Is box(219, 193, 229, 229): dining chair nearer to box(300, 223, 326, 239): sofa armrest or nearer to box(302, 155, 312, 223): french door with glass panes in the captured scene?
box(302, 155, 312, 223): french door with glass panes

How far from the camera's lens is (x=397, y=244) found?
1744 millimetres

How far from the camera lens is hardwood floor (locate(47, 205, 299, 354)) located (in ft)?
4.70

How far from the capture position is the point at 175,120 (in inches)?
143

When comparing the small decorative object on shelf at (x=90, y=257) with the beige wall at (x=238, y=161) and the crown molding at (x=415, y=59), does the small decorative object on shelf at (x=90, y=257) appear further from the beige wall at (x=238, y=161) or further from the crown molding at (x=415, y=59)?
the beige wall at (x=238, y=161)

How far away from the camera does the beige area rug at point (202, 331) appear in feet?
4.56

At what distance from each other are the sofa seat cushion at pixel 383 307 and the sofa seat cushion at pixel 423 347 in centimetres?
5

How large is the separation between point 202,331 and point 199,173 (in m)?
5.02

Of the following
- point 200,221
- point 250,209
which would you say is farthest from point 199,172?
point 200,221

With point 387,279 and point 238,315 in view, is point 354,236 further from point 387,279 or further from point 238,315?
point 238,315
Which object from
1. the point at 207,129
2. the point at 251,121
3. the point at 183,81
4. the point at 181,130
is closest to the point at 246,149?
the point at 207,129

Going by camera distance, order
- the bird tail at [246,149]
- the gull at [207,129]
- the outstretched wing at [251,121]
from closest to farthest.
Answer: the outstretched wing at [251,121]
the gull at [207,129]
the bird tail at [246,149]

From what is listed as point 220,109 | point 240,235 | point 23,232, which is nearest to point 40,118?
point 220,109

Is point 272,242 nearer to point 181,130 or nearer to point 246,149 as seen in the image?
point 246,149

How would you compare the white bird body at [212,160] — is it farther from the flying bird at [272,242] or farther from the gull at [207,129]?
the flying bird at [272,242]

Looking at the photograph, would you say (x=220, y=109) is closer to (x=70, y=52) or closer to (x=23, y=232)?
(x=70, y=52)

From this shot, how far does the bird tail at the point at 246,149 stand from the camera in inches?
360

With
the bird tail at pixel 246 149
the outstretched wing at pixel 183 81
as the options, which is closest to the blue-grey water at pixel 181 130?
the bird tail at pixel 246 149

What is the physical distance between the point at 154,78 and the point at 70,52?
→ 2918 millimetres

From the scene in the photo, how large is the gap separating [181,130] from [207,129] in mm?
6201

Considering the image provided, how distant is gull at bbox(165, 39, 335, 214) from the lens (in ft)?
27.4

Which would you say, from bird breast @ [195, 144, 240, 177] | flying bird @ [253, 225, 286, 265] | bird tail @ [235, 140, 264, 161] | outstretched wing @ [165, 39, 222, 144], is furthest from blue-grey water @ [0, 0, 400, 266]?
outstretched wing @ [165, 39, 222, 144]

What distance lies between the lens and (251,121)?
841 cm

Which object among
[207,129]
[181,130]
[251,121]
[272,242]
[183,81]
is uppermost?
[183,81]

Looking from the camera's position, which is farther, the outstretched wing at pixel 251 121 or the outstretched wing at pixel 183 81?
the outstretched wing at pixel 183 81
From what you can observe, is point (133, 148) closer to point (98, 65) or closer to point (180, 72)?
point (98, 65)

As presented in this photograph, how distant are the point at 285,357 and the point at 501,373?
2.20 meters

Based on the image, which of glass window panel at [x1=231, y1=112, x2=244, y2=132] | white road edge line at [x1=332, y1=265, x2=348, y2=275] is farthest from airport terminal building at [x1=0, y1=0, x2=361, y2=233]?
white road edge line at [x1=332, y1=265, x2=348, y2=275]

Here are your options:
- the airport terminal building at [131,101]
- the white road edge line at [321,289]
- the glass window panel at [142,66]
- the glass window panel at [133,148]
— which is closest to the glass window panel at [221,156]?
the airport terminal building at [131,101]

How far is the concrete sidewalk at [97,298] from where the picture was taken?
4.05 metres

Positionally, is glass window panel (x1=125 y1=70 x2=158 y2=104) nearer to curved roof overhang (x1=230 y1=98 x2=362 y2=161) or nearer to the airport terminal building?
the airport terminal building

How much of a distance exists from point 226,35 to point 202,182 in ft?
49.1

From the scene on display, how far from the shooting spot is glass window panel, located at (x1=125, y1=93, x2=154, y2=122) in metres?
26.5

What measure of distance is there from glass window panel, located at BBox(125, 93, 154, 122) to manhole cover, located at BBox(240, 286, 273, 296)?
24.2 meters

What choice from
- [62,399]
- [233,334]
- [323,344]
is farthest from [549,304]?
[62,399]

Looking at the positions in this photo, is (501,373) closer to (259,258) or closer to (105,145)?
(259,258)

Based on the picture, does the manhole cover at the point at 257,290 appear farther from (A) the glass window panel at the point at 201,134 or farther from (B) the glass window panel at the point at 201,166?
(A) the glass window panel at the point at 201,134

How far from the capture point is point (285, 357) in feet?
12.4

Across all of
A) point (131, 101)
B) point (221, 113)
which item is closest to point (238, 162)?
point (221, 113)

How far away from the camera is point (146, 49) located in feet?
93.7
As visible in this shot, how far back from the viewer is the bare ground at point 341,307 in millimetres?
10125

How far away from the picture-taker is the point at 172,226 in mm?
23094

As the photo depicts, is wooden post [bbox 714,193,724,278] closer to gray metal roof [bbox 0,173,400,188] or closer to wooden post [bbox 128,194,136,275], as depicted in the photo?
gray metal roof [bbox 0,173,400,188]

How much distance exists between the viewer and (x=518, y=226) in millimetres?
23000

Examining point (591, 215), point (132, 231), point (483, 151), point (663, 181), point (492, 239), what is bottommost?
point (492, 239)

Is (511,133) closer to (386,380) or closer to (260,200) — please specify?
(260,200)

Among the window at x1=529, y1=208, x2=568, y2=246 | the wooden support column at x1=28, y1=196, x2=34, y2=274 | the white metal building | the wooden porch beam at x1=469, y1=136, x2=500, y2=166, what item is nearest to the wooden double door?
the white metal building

◇ ◇ ◇ ◇ ◇

In the listing above, find the line with "What choice from" and set down that line and all after it exactly, through the final line.

ANSWER FOR THE TASK.
What choice from
- [62,399]
- [233,334]
- [323,344]
is farthest from [549,304]?
[62,399]

Looking at the positions in this photo, is (501,373) closer to (259,258) or closer to (105,145)?
(259,258)

Based on the picture, does the manhole cover at the point at 257,290 appear farther from (A) the glass window panel at the point at 201,134 or farther from (B) the glass window panel at the point at 201,166?
(A) the glass window panel at the point at 201,134

How far from the capture point is point (285, 357) in feet?
12.4

Across all of
A) point (131, 101)
B) point (221, 113)
which item is closest to point (238, 162)?
point (221, 113)

How far away from the camera is point (146, 49) located in feet?
93.7
As visible in this shot, how far back from the viewer is the bare ground at point 341,307 in millimetres?
10125

How far away from the picture-taker is the point at 172,226 in mm?
23094

As the photo depicts, is wooden post [bbox 714,193,724,278] closer to gray metal roof [bbox 0,173,400,188] or closer to wooden post [bbox 128,194,136,275], as depicted in the photo?
gray metal roof [bbox 0,173,400,188]

How much distance exists between the viewer and (x=518, y=226) in millimetres?
23000

Examining point (591, 215), point (132, 231), point (483, 151), point (663, 181), point (492, 239), what is bottommost?
point (492, 239)

Is (511,133) closer to (386,380) or closer to (260,200) — please specify?
(260,200)

Among the window at x1=529, y1=208, x2=568, y2=246 | the wooden support column at x1=28, y1=196, x2=34, y2=274 | the white metal building | the wooden porch beam at x1=469, y1=136, x2=500, y2=166, what item is nearest to the wooden double door?
the white metal building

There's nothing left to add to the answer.